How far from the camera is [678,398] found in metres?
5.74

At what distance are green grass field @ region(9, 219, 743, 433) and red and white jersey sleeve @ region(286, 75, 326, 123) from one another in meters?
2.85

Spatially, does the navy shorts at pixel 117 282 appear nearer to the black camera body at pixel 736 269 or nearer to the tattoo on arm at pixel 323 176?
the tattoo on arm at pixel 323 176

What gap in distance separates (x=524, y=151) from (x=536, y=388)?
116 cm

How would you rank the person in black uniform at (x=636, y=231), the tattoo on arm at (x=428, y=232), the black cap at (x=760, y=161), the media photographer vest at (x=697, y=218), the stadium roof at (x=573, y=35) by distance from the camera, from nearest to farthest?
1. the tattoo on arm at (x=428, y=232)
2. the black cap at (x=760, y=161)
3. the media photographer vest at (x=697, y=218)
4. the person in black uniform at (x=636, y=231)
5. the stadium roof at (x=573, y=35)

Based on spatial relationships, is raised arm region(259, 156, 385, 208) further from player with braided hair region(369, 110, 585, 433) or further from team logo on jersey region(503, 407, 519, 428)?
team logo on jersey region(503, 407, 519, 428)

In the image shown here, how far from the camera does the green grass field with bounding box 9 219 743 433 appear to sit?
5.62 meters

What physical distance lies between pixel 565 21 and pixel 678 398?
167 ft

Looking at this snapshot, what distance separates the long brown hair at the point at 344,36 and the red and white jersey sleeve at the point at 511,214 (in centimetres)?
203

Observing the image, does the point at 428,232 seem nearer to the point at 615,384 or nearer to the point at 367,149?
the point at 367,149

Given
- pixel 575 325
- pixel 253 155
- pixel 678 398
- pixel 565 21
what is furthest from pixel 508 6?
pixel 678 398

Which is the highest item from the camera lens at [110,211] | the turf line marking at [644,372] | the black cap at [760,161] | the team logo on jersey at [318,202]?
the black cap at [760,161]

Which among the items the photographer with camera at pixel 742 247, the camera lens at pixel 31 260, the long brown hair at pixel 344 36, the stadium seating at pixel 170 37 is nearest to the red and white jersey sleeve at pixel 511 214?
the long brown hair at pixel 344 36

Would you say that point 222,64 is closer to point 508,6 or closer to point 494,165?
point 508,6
□ □ □ □ □
## WHAT THIS TASK INVOLVES
Beginning at the line containing "Observing the image, does", repeat each line exactly through the last line of the entries, and include no other lines.

## ANSWER TO THE TASK
Observing the image, does the point at 428,232 seem nearer to the point at 615,384 or nearer to the point at 367,149?
the point at 367,149

Given
- pixel 575 325
- pixel 253 155
- pixel 678 398
- pixel 565 21
what is furthest from pixel 508 6?
pixel 678 398

Which is the highest item from the camera lens at [110,211] | the turf line marking at [644,372] | the black cap at [760,161] | the team logo on jersey at [318,202]?
the black cap at [760,161]

Which among the items the photographer with camera at pixel 742 247, the camera lens at pixel 31 260, the long brown hair at pixel 344 36, the stadium seating at pixel 170 37 is nearest to the red and white jersey sleeve at pixel 511 214?
the long brown hair at pixel 344 36

Would you say that point 222,64 is closer to point 508,6 or closer to point 494,165?
point 508,6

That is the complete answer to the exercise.